● DATA
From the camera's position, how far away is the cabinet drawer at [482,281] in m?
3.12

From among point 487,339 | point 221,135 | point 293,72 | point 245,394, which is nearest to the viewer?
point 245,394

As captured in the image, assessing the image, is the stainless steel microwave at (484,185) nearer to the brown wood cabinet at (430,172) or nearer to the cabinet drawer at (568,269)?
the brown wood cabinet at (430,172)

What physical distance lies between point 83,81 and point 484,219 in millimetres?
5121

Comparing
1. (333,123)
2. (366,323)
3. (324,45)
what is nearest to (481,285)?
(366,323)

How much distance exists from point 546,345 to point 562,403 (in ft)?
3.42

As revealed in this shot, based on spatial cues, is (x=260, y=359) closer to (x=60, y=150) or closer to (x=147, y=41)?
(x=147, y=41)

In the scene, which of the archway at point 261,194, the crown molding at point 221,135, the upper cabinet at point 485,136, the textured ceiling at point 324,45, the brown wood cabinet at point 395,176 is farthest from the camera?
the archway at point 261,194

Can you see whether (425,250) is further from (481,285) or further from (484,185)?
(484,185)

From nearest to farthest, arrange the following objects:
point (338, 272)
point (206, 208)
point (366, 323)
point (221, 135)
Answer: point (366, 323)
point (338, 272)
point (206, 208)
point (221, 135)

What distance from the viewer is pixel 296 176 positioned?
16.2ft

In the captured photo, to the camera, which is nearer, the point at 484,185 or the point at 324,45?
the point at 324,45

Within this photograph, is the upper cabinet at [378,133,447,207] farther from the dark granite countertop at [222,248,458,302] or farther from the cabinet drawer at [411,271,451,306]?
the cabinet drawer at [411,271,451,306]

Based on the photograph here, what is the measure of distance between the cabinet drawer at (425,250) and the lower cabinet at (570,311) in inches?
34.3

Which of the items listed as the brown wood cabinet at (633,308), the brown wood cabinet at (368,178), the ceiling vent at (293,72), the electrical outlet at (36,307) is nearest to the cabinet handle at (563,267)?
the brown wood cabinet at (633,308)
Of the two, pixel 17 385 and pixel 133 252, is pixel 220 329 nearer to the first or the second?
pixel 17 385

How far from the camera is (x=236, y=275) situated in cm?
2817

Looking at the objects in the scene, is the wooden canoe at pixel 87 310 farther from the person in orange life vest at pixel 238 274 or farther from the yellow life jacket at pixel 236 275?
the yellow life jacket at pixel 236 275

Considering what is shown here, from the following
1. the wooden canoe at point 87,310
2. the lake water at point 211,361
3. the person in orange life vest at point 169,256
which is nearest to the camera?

● WHAT IS NEEDED
Please output every line of the listing above as a JSON list of strings, one string per line, leaving out blank lines.

● COMPLETED EXERCISE
[
  "From the camera's position, how far away is the cabinet drawer at [482,281] in m?",
  "3.12",
  "From among point 487,339 | point 221,135 | point 293,72 | point 245,394, which is nearest to the viewer?",
  "point 245,394",
  "As captured in the image, assessing the image, is the stainless steel microwave at (484,185) nearer to the brown wood cabinet at (430,172) or nearer to the cabinet drawer at (568,269)?",
  "the brown wood cabinet at (430,172)",
  "What physical distance lies between point 83,81 and point 484,219 in millimetres?",
  "5121",
  "Comparing",
  "1. (333,123)",
  "2. (366,323)",
  "3. (324,45)",
  "what is nearest to (481,285)?",
  "(366,323)",
  "How much distance exists from point 546,345 to point 562,403 (in ft)?",
  "3.42",
  "As revealed in this shot, based on spatial cues, is (x=260, y=359) closer to (x=60, y=150) or closer to (x=147, y=41)?",
  "(x=147, y=41)",
  "In the scene, which of the archway at point 261,194, the crown molding at point 221,135, the upper cabinet at point 485,136, the textured ceiling at point 324,45, the brown wood cabinet at point 395,176 is farthest from the camera?",
  "the archway at point 261,194",
  "Can you see whether (425,250) is further from (481,285) or further from (484,185)?",
  "(484,185)",
  "From nearest to farthest, arrange the following objects:",
  "point (338, 272)",
  "point (206, 208)",
  "point (366, 323)",
  "point (221, 135)",
  "Answer: point (366, 323)",
  "point (338, 272)",
  "point (206, 208)",
  "point (221, 135)",
  "What distance from the viewer is pixel 296 176 positioned?",
  "16.2ft",
  "In the captured photo, to the camera, which is nearer, the point at 484,185 or the point at 324,45?",
  "the point at 324,45",
  "Within this photograph, is the upper cabinet at [378,133,447,207] farther from the dark granite countertop at [222,248,458,302] or farther from the cabinet drawer at [411,271,451,306]?",
  "the cabinet drawer at [411,271,451,306]",
  "Based on the photograph here, what is the measure of distance between the cabinet drawer at (425,250) and the lower cabinet at (570,311) in inches?",
  "34.3",
  "Which of the items listed as the brown wood cabinet at (633,308), the brown wood cabinet at (368,178), the ceiling vent at (293,72), the electrical outlet at (36,307) is nearest to the cabinet handle at (563,267)?",
  "the brown wood cabinet at (633,308)",
  "Of the two, pixel 17 385 and pixel 133 252, is pixel 220 329 nearer to the first or the second?",
  "pixel 17 385",
  "How far from the camera is (x=236, y=275) situated in cm?",
  "2817",
  "Looking at the objects in the scene, is the wooden canoe at pixel 87 310 farther from the person in orange life vest at pixel 238 274 or farther from the yellow life jacket at pixel 236 275?",
  "the yellow life jacket at pixel 236 275",
  "Considering what is shown here, from the following",
  "1. the wooden canoe at point 87,310",
  "2. the lake water at point 211,361",
  "3. the person in orange life vest at point 169,256",
  "which is nearest to the camera?"
]